_What this task involves:_ Write out word for word the rows below, starting with the row that contains "Is [260,119] clearly" and continuing through the row that contains "12.9 meters", with both of those rows included.

^^^^^^^^

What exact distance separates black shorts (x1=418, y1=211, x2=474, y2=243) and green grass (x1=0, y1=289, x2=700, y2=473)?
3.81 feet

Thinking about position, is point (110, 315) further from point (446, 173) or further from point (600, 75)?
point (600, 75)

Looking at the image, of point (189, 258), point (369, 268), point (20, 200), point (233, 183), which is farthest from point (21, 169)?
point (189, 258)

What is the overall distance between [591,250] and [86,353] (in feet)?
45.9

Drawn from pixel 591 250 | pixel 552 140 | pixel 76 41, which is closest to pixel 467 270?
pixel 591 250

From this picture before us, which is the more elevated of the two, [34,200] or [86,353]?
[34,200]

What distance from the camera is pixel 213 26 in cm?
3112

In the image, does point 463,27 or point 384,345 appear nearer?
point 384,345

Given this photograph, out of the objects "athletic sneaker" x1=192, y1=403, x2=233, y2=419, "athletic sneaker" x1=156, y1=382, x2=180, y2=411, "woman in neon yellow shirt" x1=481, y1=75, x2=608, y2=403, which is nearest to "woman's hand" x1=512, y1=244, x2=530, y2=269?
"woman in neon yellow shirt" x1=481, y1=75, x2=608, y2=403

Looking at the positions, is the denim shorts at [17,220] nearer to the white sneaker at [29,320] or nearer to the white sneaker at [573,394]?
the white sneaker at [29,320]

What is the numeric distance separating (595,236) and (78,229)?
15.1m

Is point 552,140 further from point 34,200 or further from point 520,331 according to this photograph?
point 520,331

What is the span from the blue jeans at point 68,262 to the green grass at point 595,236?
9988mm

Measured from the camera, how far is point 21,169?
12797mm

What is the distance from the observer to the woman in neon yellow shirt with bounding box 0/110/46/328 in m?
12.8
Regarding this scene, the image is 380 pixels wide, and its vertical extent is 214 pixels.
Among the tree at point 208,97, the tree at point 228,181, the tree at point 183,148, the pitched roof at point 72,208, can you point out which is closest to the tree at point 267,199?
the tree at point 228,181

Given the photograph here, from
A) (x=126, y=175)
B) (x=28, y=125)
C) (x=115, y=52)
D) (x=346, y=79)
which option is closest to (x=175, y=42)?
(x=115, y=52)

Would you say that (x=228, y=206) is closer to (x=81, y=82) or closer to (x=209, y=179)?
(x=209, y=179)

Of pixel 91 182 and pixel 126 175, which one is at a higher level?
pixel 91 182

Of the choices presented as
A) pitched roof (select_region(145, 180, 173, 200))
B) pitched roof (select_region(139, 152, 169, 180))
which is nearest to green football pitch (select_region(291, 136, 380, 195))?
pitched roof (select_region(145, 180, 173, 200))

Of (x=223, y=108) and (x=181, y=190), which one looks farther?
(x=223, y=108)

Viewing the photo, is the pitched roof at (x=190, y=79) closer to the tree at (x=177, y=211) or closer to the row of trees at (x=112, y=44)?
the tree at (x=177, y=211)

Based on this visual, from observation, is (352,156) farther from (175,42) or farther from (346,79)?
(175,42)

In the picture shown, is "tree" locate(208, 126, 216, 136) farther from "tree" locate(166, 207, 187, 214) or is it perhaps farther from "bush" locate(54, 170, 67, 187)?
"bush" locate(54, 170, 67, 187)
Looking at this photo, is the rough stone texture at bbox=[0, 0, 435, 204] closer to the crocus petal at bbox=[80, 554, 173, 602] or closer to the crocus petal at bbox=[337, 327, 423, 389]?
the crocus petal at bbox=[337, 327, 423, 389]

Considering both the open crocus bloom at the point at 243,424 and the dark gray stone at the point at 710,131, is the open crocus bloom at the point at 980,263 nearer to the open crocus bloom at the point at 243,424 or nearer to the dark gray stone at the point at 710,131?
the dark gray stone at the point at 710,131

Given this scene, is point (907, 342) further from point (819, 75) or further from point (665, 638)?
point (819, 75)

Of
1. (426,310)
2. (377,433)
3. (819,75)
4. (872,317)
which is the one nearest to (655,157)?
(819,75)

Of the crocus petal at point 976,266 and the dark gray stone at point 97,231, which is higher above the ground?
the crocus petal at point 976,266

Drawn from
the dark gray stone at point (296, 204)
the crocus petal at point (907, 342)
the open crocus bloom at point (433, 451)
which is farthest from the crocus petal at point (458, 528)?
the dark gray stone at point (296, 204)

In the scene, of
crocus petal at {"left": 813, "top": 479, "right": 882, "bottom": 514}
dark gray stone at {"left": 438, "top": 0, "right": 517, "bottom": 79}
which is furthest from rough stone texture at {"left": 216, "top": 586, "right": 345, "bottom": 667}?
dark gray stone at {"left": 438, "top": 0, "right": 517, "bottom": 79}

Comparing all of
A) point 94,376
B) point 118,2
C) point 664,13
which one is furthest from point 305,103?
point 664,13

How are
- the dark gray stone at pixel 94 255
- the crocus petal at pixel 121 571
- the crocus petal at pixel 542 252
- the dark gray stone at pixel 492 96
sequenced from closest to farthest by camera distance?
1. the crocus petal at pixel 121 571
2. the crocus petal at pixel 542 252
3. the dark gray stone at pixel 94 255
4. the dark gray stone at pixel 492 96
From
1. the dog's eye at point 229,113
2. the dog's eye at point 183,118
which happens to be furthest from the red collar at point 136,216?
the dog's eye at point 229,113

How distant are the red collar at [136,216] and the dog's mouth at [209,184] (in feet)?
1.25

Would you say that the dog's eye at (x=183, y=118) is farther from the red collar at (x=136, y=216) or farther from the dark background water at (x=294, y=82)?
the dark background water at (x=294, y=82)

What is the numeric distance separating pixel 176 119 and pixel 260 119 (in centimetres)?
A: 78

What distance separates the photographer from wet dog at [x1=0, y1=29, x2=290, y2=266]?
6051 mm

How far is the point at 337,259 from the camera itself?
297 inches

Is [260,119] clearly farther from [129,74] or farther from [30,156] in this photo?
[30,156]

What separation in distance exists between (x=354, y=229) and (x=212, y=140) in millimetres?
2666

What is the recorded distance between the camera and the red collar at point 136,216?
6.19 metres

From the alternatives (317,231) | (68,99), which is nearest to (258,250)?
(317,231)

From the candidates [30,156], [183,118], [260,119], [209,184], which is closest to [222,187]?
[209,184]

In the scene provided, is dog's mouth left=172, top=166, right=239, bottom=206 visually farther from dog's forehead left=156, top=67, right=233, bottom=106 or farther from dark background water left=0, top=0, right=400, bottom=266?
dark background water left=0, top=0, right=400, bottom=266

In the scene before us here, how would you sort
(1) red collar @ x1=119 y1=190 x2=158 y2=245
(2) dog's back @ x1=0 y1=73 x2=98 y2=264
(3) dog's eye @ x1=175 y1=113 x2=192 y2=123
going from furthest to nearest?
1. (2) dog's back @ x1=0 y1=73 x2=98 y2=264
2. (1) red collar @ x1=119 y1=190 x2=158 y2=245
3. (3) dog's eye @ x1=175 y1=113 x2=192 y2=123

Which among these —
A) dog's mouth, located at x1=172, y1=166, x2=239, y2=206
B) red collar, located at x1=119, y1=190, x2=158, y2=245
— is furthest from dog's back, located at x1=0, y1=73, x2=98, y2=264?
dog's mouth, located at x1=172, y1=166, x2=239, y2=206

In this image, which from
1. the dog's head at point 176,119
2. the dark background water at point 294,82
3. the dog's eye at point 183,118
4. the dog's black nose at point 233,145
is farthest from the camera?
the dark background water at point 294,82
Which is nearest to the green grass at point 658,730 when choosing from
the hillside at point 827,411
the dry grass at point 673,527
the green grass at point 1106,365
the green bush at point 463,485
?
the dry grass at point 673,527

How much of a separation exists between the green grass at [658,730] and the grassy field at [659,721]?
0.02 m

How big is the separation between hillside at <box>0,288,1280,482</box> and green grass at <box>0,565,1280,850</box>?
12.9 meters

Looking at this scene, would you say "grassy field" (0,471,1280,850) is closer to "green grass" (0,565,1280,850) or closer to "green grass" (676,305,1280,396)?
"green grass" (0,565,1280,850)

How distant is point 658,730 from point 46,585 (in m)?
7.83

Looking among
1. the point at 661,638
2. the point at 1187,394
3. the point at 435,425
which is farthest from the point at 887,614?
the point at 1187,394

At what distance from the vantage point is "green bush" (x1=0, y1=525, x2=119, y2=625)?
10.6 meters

^^^^^^^^

_Correct output:_
Is [260,119] clearly farther from [129,74] or farther from [30,156] in this photo?
[30,156]

What separation in distance exists between (x=354, y=229) and (x=212, y=140) in millimetres?
2666

What is the recorded distance between the camera and the red collar at point 136,216?
6.19 metres

From the alternatives (317,231) | (68,99), which is nearest to (258,250)?
(317,231)

From the candidates [30,156], [183,118], [260,119], [209,184], which is closest to [222,187]?
[209,184]

In the scene provided, is dog's mouth left=172, top=166, right=239, bottom=206 visually farther from dog's forehead left=156, top=67, right=233, bottom=106 or farther from dark background water left=0, top=0, right=400, bottom=266?
dark background water left=0, top=0, right=400, bottom=266

In the scene before us here, how would you sort
(1) red collar @ x1=119 y1=190 x2=158 y2=245
(2) dog's back @ x1=0 y1=73 x2=98 y2=264
(3) dog's eye @ x1=175 y1=113 x2=192 y2=123
going from furthest to nearest?
1. (2) dog's back @ x1=0 y1=73 x2=98 y2=264
2. (1) red collar @ x1=119 y1=190 x2=158 y2=245
3. (3) dog's eye @ x1=175 y1=113 x2=192 y2=123

Which among these —
A) dog's mouth, located at x1=172, y1=166, x2=239, y2=206
B) red collar, located at x1=119, y1=190, x2=158, y2=245
— is furthest from dog's back, located at x1=0, y1=73, x2=98, y2=264?
dog's mouth, located at x1=172, y1=166, x2=239, y2=206

In this image, which from
1. the dog's head at point 176,119
2. the dark background water at point 294,82
3. the dog's eye at point 183,118
4. the dog's black nose at point 233,145
is farthest from the camera?
the dark background water at point 294,82
Which is nearest to the green grass at point 658,730 when choosing from
the hillside at point 827,411
the dry grass at point 673,527
the green grass at point 1106,365
the green bush at point 463,485
?
the dry grass at point 673,527

How much of a separation exists between the green grass at [658,730] and the grassy field at [659,721]?
0.02 m

How big is the separation between hillside at <box>0,288,1280,482</box> and green grass at <box>0,565,1280,850</box>?
12.9 meters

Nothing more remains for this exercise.